Activity list:
1. Answer these questions from the text about StageBlind:
(a) How late was the friend paid for the sixteen-hour day?
(b) What do people in tech use to share salary data anonymously?
(c) What does the text call the heart of StageBlind?
2. Transcribe the passage of the text about StageBlind that begins at the words "Sixteen-hour day. No" and stops after the words "about it honestly.".

Selected text:
I have people in my life who act. People I care about. And I kept hearing the same stories over and over.
A friend gets a casting call that looks legit. She can't find anything about the production company online. She asks around in a Facebook group, but the director is in that group, so she can't really ask what she wants to ask. She texts another actor friend. Nobody knows anything. She takes the gig anyway because she needs the work.
Sixteen-hour day. No meal breaks. Paid three weeks late, less than what was promised. When she brings it up, the producer says “that's just how indie works.”
I heard versions of this story so many times. Different people, different cities, different productions — same pattern. No information before the gig. No recourse after.
The thing that bothered me
It wasn't that bad gigs exist. Every industry has bad employers. What bothered me was that actors had nowhere to talk about it honestly.
In tech, people use Blind to share salary data and vent about their companies anonymously. In corporate jobs, there's Glassdoor. Even restaurant workers can look up pay data online.
Actors have Facebook groups where the people who hire them are reading every post. You can't be honest in a room where your next paycheck is watching.
The information exists. Actors talk about pay, conditions, and red flags all the time — in private texts, in whispered conversations at wrap parties. But that knowledge never makes it to the next actor who needs it before saying yes.
So I built it
StageBlind answers one question: “Should I take this gig?”
You can paste a casting call and get the red flags in seconds. You can look up what actors actually get paid on different platforms. You can check if a production company has a history of underpaying or overworking people. You can track your own gigs privately — payments, hours, expenses — and export it all for taxes.
And if you want, you can share your experience with other actors under a pseudonym. No real names. No directors or producers allowed. Just actors helping actors figure out which gigs are worth taking.
Why it starts with a tracker, not a forum
I thought about this a lot. Most community platforms start with the community and hope people show up. But that never felt right for this.
When I talked to actors, what they wanted first was something personal — a way to keep track of their own career. Who owes them money. What their real hourly rate is after expenses. Whether they're actually making progress or just staying busy.
So the gig tracker is the heart of StageBlind. It's private by default. Your data, your dashboard. The community is an optional layer — when you have something worth sharing, you can publish it. Your anonymized data joins the bigger picture and helps everyone else make better decisions.
Your career first. Community second. Better decisions for everyone third.

(Records contained in a dataset)
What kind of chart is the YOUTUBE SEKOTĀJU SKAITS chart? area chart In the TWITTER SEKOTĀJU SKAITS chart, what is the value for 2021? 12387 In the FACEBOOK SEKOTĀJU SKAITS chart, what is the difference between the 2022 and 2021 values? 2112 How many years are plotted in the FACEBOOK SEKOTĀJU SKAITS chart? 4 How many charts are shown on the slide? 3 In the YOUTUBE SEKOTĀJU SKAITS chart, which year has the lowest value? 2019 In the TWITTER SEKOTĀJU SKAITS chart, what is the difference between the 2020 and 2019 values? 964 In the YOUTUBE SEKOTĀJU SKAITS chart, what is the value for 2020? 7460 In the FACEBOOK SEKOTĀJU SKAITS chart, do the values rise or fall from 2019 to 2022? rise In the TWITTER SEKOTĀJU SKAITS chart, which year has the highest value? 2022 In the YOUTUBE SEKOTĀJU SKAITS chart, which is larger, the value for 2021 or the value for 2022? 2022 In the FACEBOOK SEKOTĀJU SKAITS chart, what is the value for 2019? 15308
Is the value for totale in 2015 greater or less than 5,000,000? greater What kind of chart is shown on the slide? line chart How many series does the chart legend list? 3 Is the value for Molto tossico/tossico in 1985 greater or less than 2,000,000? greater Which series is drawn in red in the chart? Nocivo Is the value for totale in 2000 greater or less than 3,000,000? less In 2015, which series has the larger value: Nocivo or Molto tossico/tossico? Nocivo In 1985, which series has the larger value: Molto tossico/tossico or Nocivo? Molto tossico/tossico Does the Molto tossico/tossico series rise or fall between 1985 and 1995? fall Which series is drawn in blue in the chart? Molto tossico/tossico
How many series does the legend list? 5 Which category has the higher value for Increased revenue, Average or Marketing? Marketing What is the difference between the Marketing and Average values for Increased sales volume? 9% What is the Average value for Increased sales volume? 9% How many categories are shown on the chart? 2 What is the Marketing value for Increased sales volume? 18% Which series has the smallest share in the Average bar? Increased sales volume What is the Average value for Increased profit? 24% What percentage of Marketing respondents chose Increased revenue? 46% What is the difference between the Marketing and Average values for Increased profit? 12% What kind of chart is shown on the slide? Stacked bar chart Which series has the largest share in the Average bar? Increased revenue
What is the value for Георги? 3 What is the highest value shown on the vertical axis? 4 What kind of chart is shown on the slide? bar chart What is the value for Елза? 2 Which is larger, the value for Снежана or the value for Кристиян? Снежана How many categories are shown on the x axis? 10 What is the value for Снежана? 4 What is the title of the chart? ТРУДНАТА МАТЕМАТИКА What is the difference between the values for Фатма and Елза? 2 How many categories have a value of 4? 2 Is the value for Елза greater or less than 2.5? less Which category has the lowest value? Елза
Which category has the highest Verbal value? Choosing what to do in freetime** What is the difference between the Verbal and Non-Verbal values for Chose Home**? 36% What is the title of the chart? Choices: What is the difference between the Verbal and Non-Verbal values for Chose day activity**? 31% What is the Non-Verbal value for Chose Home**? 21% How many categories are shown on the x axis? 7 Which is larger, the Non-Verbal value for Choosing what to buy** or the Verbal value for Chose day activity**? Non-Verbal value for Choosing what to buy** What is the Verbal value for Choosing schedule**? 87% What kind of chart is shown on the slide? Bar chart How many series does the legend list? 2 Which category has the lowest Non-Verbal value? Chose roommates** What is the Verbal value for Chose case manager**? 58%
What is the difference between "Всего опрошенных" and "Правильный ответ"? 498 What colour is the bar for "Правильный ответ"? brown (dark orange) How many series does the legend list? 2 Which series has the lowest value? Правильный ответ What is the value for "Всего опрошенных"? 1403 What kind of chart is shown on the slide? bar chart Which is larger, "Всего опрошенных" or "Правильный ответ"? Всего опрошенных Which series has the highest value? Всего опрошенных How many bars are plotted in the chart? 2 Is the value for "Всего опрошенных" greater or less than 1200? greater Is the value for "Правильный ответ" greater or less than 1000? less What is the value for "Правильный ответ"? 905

Solutions in order:
1.
(a) Three weeks late.
(b) Blind.
(c) The gig tracker.

2.
Sixteen-hour day. No meal breaks. Paid three weeks late, less than what was promised. When she brings it up, the producer says “that's just how indie works.”
I heard versions of this story so many times. Different people, different cities, different productions — same pattern. No information before the gig. No recourse after.
The thing that bothered me
It wasn't that bad gigs exist. Every industry has bad employers. What bothered me was that actors had nowhere to talk about it honestly.